[R-sig-ME] Controlling for self-selection bias / endogeneity in mixed models

Mon Apr 13 02:36:24 CEST 2020

Hi Kelly,

It sounds like you've got correct reasoning on the need for a multilevel
model if your variable of interest is time invariant.

Can you post a link to the thread you're referencing?

A bit of clarity on the flavor(s) of endogeneity that concern you might be
helpful. The omitted variable bias issues solved by group mean centering
and the Mundlak device are mostly from model mis/underspecification whereas
sample selection is a fundamentally different mechanism. Both are common
sources of endogeneity recognized as such in different pockets of econ but
they tend to be seen as fundamentally different (often conceptually
unrelated) problems in other fields. Econ subsumes omitted variables, joint
causation, measurement error, and sample selection under the endogeneity
umbrella because they all cause correlation between X and the error but
other fields don't make the same connection. For instance, early panel data
work talked about Mundlak devices as "instruments" in the same way that
dynamic panel data models talk about lags and first differences as
instruments but they aren't traditional instrumental variables that you'd
find in the wild and arguably wouldn't pass the exclusion restriction test
outside of panel data. They call them instruments because they instrument
the endogeneity but they aren't "instrumental variables" in the common
parlance.

It's not clear to me if you are referring to general omitted variable bias
whereby you don't have all the appropriate variables in the model or sample
selection bias a la Heckman whereby the sample under study is
systematically different from the population to which you would like to
make inferences and thus needs some kind of complex propensity to choose A
or B style correction like with the standard selection model. I'm not clear
specifically because you referenced the inverse mills ratio but it *sounds*
like you just think you are possibly missing some set of confounders due to
the lack of randomization. If you do have sample selection bias you can use
a multilevel variant of a heckman selection model with random effects in
the outcome and selection equations. See Grilli, L., & Rampichini, C.
(2010). Selection bias in linear mixed models. *Metron, 68*(3), 309-329 for
the best discussion of the topic that I've read. Most multilevel modeling
work with this kind of problem is based on multilevel propensity score
matching which is a close cousin of multilevel Heckman selection models as
the inverse mills ratio and the propensity score are related.

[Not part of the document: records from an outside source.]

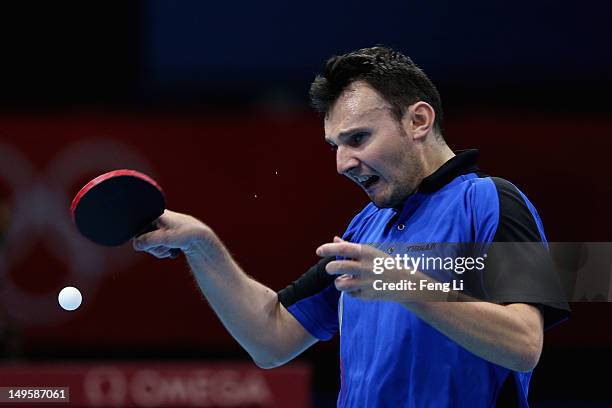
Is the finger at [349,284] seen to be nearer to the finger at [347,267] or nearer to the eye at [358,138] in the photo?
the finger at [347,267]

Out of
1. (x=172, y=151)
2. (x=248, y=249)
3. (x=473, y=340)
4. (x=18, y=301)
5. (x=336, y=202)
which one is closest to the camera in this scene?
(x=473, y=340)

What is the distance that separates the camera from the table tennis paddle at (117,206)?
2.01 meters

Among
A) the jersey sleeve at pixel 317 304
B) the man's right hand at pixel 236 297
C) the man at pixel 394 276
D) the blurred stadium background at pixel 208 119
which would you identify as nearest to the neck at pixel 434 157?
the man at pixel 394 276

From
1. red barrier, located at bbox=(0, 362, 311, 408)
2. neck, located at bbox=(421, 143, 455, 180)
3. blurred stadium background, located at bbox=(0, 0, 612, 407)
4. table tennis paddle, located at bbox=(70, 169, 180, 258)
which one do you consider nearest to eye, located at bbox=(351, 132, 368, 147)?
neck, located at bbox=(421, 143, 455, 180)

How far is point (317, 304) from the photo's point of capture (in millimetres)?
2334

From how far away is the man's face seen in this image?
Result: 2084 mm

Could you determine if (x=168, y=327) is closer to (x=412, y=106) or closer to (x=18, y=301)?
(x=18, y=301)

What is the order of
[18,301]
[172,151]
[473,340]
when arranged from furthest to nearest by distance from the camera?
[172,151], [18,301], [473,340]

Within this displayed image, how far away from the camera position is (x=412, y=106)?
214 centimetres

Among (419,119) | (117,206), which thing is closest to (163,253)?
(117,206)

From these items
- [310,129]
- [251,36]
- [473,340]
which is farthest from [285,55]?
[473,340]

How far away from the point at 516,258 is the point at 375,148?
1.20 feet

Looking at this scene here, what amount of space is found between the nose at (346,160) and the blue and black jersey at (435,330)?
5.7 inches

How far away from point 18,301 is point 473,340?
3.70 meters
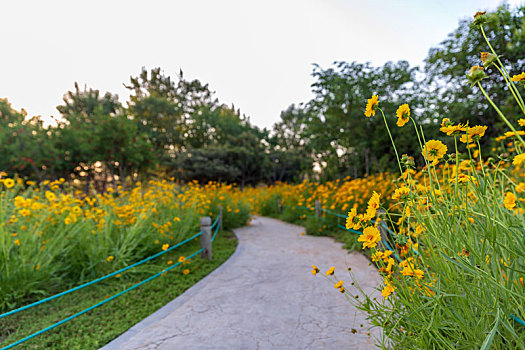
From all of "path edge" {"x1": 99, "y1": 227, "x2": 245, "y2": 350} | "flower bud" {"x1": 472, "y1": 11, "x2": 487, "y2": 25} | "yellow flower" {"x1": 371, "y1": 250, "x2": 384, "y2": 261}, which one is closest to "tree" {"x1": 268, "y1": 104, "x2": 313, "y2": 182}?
"path edge" {"x1": 99, "y1": 227, "x2": 245, "y2": 350}

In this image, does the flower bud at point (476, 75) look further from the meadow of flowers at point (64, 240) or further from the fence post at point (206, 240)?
the fence post at point (206, 240)

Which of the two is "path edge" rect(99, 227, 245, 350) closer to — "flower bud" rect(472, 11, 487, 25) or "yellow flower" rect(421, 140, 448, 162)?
"yellow flower" rect(421, 140, 448, 162)

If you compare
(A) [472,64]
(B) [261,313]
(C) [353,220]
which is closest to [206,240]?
(B) [261,313]

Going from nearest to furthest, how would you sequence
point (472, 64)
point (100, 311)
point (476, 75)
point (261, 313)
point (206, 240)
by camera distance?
1. point (476, 75)
2. point (261, 313)
3. point (100, 311)
4. point (206, 240)
5. point (472, 64)

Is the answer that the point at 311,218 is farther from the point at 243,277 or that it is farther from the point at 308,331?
the point at 308,331

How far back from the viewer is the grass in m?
2.41

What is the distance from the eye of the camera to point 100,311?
2982 millimetres

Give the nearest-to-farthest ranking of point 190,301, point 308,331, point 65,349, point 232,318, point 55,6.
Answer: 1. point 65,349
2. point 308,331
3. point 232,318
4. point 190,301
5. point 55,6

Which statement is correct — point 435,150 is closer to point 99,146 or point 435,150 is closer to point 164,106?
point 99,146

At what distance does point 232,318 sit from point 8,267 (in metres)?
2.52

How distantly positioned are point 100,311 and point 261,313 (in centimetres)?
174

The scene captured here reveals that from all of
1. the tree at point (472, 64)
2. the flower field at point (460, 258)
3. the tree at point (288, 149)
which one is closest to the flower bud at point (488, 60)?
the flower field at point (460, 258)

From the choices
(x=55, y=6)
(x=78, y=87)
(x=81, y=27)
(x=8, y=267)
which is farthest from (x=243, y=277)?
(x=78, y=87)

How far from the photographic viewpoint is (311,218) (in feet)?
24.8
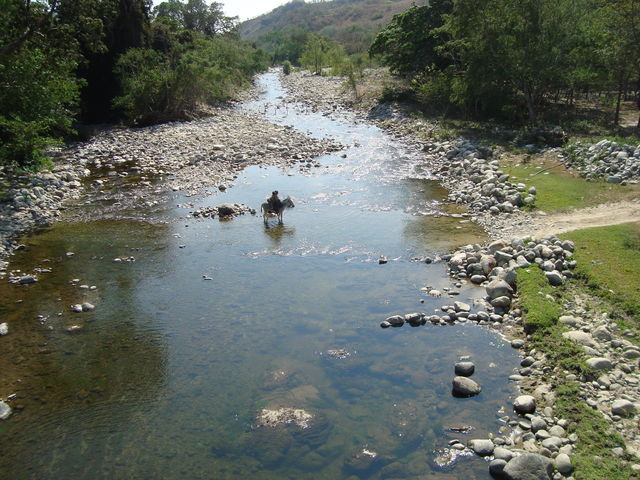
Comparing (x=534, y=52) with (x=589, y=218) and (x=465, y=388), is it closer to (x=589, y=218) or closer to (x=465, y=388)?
(x=589, y=218)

You're right that the addition of group means per Mundlak segregates the
within and between effects into two different sets of betas when they would
otherwise be a weighted average. It's just a reparamaritization of the
dummy variable version of fixed effects. It is mathematically impossible in
a linear model for a group mean centered multilevel model to return
different within group beta coefficients than the standard FE model. That
doesn't mean that both of them aren't wrong because of cross-level
interactions, measurement error, selection bias and what not but they would
both be wrong in identical ways. You can directly test that they are
identical with a version of a Hausman test comparing the within group betas
with a chi2 test. The degrees of freedom calculation will be off from the
regular test because the between effects add extra but the within effects
will be identical to rounding error so it really won't matter. You can also
just do a Mundlak variation on the test. All panel data econometrics
textbooks outline this and you can justify the modeling strategy that way
regardless of reviewer misconceptions.

If the FE or group mean centered MLM are both wrong and there's some kind
of interactive effect still at work then a random coefficient will likely
show up as mattering for model fit with something like an LR test. If beta
(X_i-Xbar_j) on Y does not vary as a function of group per an LR test or
something fancier like WAIC then it is reasonable (but not infallible)
evidence that you don't have group heterogeneity-related omitted variable
bias which is what economists would typically be concerned about in this
context. You can still have other kinds of bias at work just like with any
other kind of observational model. The random coefficient in this context
is a regularized interactive fixed effect in econ jargon whereby you are
interacting the grouping structure with whatever X you want and getting a
distribution of effects. Fundamentally, it's like saying you have some kind
of conditional relationship between group/person and X and just interacting
them. It's slightly complicated by the fact that empirical bayes shrinkage
exists but if you have balanced panels then it's mostly a non issue.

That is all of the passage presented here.